** BEGIN TEXT TO READ **
[RFC PATCH v3 7/8] perf: arm_pmuv3: Keep out of guest counter partition

Colton Lewis posted 8 patches 10 months, 1 week ago
[RFC PATCH v3 7/8] perf: arm_pmuv3: Keep out of guest counter partition
Posted by Colton Lewis 10 months, 1 week ago
If the PMU is partitioned, keep the driver out of the guest counter
partition and only use the host counter partition. Partitioning is
defined by the MDCR_EL2.HPMN register field and saved in
cpu_pmu->hpmn. The range 0..HPMN-1 is accessible by EL1 and EL0 while
HPMN..PMCR.N is reserved for EL2.

Define some macros that take HPMN as an argument and construct
mutually exclusive bitmaps for testing which partition a particular
counter is in. Note that despite their different position in the
bitmap, the cycle and instruction counters are always in the guest
partition.

Signed-off-by: Colton Lewis <coltonlewis@google.com>
---
 arch/arm/include/asm/arm_pmuv3.h |  2 +
 arch/arm64/include/asm/kvm_pmu.h |  5 +++
 arch/arm64/kvm/pmu-part.c        | 16 +++++++
 drivers/perf/arm_pmuv3.c         | 73 +++++++++++++++++++++++++++-----
 include/linux/perf/arm_pmuv3.h   |  8 ++++
 5 files changed, 94 insertions(+), 10 deletions(-)

diff --git a/arch/arm/include/asm/arm_pmuv3.h b/arch/arm/include/asm/arm_pmuv3.h
index 2ec0e5e83fc9..dadd4ddf51af 100644
--- a/arch/arm/include/asm/arm_pmuv3.h
+++ b/arch/arm/include/asm/arm_pmuv3.h
@@ -227,6 +227,8 @@ static inline bool kvm_set_pmuserenr(u64 val)
 }
 
 static inline void kvm_vcpu_pmu_resync_el0(void) {}
+static inline void kvm_pmu_host_counters_enable(void) {}
+static inline void kvm_pmu_host_counters_disable(void) {}
 
 /* PMU Version in DFR Register */
 #define ARMV8_PMU_DFR_VER_NI        0
diff --git a/arch/arm64/include/asm/kvm_pmu.h b/arch/arm64/include/asm/kvm_pmu.h
index 174b7f376d95..8f25754fde47 100644
--- a/arch/arm64/include/asm/kvm_pmu.h
+++ b/arch/arm64/include/asm/kvm_pmu.h
@@ -25,6 +25,8 @@ void kvm_host_pmu_init(struct arm_pmu *pmu);
 u8 kvm_pmu_get_reserved_counters(void);
 u8 kvm_pmu_hpmn(u8 nr_counters);
 void kvm_pmu_partition(struct arm_pmu *pmu);
+void kvm_pmu_host_counters_enable(void);
+void kvm_pmu_host_counters_disable(void);
 
 #else
 
@@ -37,6 +39,9 @@ static inline bool kvm_set_pmuserenr(u64 val)
** END TEXT TO READ **
** BEGIN RAW RECORDS **
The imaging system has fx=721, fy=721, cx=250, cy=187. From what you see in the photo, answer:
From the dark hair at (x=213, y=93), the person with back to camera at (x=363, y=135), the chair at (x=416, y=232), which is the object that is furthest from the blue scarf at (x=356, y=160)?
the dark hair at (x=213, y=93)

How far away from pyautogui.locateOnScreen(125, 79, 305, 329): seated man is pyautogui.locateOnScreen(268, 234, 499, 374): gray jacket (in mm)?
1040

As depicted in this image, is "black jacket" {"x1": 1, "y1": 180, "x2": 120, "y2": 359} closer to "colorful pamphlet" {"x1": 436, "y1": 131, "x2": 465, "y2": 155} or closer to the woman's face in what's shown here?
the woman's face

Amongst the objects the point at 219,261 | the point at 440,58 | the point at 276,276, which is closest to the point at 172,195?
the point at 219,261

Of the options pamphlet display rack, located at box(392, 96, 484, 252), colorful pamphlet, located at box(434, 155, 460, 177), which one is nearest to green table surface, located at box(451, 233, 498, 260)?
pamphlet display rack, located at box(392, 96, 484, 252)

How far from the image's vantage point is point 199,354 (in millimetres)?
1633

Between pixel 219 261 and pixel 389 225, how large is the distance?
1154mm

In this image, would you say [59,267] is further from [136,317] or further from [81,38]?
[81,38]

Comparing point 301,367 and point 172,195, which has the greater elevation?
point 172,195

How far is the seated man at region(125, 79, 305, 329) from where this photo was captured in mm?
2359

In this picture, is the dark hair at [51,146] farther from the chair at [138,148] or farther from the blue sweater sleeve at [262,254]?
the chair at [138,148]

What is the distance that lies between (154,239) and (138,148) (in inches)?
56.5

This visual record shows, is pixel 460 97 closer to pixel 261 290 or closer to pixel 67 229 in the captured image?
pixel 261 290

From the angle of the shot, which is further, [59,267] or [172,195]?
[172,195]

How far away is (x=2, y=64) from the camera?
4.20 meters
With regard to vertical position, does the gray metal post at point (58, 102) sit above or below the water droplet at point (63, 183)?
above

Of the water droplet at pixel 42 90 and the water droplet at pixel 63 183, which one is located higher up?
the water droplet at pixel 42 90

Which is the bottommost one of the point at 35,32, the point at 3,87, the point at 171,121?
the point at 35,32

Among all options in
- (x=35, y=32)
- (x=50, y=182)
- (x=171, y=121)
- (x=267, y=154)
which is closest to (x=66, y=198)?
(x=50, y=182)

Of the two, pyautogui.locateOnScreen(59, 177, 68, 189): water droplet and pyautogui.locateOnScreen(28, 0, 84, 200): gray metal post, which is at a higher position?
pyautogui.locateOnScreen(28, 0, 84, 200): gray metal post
** END RAW RECORDS **
* AIM OF THE TASK
Answer these questions from the patch text:
1. Which register field defines the partitioning?
2. How many files does the patch change in total?
3. Which two functions does the patch declare in arch/arm64/include/asm/kvm_pmu.h?

* WRITTEN RESPONSE
1. MDCR_EL2.HPMN
2. Five files
3. kvm_pmu_host_counters_enable and kvm_pmu_host_counters_disable